Search for a subset of wines on Vivino, then scrape wine names and user ratings. Note that not all user ratings are shown on Vivino.com. Ratings with no text for example, do not seem to ever be shown. Also scrape country, overall rating, total number of ratings, and price (not currently used in recommendation).

Results are stored in an instance of the wine_data class.

Data can be saved as two .csv files. One with wine name, winery name, user rating (data currently used in recommender). The other with wine name, winery name, country, overall rating, number of ratings, price.

Data cleaning (recommend.py)

The processed_wine_data class is used to store cleaned scraped review data.

  • Remove blank and NaN user names.
  • Some users rate the same wine multiple times. Take the average rating.
  • Remove anonymous users.
  • Only keep reviews from users who have rated multiple wines in the data set (to avoid cold start). Default is 10 reviews.
  • Combine the name of the wine and the name of the winery into a unique wine name for each wine.

Results are stored as an instance of the processed_wine_data class.

Make recommendations (recommend.py)

The wine_recommender class is used to store recommendation data.

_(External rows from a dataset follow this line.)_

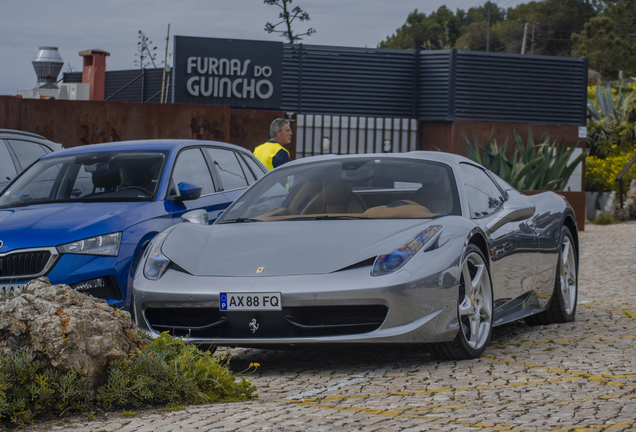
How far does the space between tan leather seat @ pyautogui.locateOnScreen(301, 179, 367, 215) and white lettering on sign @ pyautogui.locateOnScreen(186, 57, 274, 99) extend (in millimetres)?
12966

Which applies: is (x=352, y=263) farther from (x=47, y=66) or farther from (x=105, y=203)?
(x=47, y=66)

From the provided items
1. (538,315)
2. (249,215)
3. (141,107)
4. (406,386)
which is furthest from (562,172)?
(406,386)

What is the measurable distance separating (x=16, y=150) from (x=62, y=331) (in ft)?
18.5

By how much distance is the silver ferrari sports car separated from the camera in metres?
4.50

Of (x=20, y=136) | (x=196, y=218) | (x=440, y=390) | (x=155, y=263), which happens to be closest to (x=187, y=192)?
(x=196, y=218)

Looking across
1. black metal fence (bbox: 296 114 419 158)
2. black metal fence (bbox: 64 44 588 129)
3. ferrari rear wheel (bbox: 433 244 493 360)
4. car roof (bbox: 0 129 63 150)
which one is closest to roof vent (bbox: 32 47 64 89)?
black metal fence (bbox: 64 44 588 129)

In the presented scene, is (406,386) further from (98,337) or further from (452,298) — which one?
(98,337)

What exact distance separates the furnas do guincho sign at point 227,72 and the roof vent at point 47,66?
11.9 metres

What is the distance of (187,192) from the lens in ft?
21.3

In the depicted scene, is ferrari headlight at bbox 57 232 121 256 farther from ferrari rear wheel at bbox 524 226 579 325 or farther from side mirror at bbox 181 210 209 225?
ferrari rear wheel at bbox 524 226 579 325

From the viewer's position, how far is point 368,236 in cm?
479

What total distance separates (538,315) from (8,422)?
4.40m

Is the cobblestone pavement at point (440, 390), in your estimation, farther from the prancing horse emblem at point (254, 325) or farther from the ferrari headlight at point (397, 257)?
the ferrari headlight at point (397, 257)

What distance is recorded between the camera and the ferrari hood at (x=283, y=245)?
4.61m
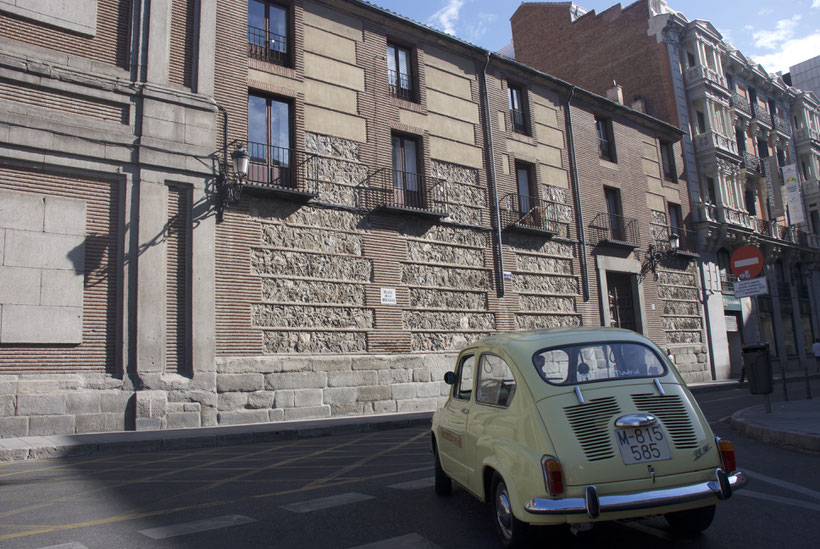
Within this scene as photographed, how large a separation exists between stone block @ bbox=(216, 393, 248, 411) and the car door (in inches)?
313

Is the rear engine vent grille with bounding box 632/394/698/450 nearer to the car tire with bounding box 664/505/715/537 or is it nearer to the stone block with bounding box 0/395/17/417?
the car tire with bounding box 664/505/715/537

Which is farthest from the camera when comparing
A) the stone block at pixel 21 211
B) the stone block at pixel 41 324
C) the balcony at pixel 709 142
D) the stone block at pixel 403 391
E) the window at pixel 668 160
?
the balcony at pixel 709 142

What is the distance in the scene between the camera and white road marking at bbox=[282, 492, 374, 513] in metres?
5.14

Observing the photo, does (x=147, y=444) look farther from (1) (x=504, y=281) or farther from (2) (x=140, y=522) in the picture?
(1) (x=504, y=281)

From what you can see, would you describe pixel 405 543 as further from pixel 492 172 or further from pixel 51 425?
pixel 492 172

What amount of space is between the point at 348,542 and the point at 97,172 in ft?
33.4

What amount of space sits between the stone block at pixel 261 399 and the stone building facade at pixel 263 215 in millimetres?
49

Recommendations are made by predicting the ratings of un-rated wines using collaborative filtering with SVD and keeping the top-K ratings (controlled by k_predictions). Default is 5 recommendations.

  • Hyperparameters can be tuned by setting tune=True. Tuning metric can be changed using tune_method.
  • K-fold cross-validation is performed. The number of folds (splits) is controlled by n_splits. The default is 5, corresponding to a 80/20 split.
  • Predictions are made on all user-wine pairs which are not present in the dataset and k_predictions number of recommendations are stored in a pandas DataFrame.

Results are stored as an instance of the wine_recommender class.